▸ **Raw data**
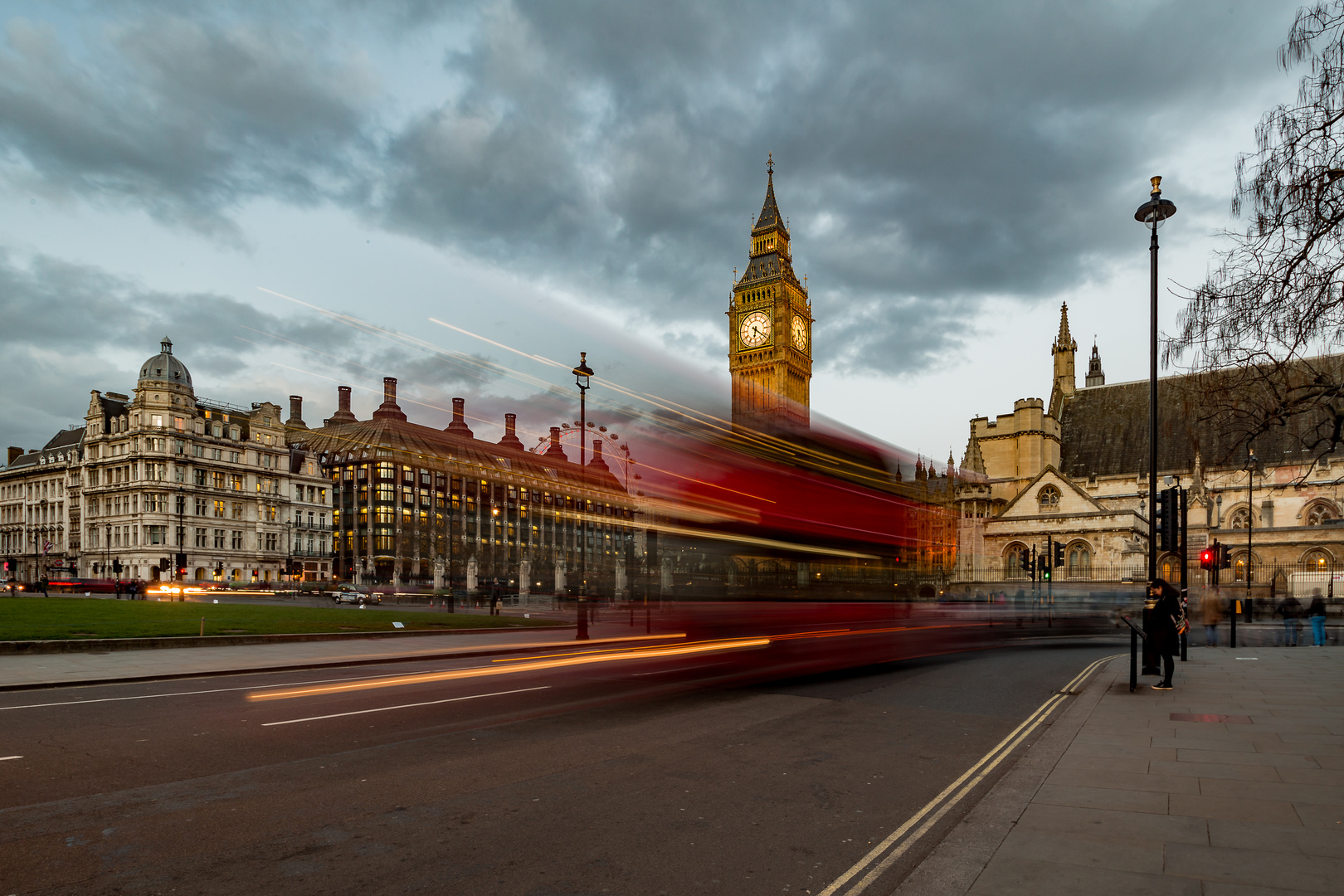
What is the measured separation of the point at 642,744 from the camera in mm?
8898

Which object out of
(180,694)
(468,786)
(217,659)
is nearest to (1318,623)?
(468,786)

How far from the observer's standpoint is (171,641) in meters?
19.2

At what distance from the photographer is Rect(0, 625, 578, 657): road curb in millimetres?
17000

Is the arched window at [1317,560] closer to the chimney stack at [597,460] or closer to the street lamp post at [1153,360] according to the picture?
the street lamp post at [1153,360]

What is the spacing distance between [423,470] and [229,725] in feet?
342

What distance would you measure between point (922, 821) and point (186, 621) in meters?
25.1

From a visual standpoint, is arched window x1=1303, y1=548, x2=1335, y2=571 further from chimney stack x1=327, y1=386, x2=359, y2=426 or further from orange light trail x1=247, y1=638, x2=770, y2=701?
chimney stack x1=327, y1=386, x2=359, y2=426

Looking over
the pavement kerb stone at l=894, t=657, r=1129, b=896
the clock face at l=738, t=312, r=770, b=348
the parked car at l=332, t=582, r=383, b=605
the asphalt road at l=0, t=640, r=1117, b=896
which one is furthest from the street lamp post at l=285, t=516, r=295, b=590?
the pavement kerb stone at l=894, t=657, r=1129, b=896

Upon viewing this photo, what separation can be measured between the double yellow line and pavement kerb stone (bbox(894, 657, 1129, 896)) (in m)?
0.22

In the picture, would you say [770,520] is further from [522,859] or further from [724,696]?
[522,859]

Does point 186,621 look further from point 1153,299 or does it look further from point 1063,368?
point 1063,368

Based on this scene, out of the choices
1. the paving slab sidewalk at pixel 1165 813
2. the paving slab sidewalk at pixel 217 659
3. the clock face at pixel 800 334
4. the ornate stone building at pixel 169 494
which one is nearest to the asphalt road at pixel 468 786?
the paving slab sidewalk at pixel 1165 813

▸ **The request**
Take the line that contains "Upon viewing this" and every line after it through the end of the listing above, and repeat them exactly.

▸ **Worked answer**
Upon viewing this photo, what separation can be measured between the double yellow line and pavement kerb stone (bbox(894, 657, 1129, 896)) (in m)?
0.22

In the picture, would you say [770,520] is further from [522,859] or further from [724,696]?
[522,859]

Does point 186,621 look further from point 1153,299 or does it look further from point 1063,368?
point 1063,368

Based on this scene, out of the choices
1. the paving slab sidewalk at pixel 1165 813
2. the paving slab sidewalk at pixel 217 659
3. the clock face at pixel 800 334
4. the ornate stone building at pixel 169 494
which one is nearest to the asphalt road at pixel 468 786?
the paving slab sidewalk at pixel 1165 813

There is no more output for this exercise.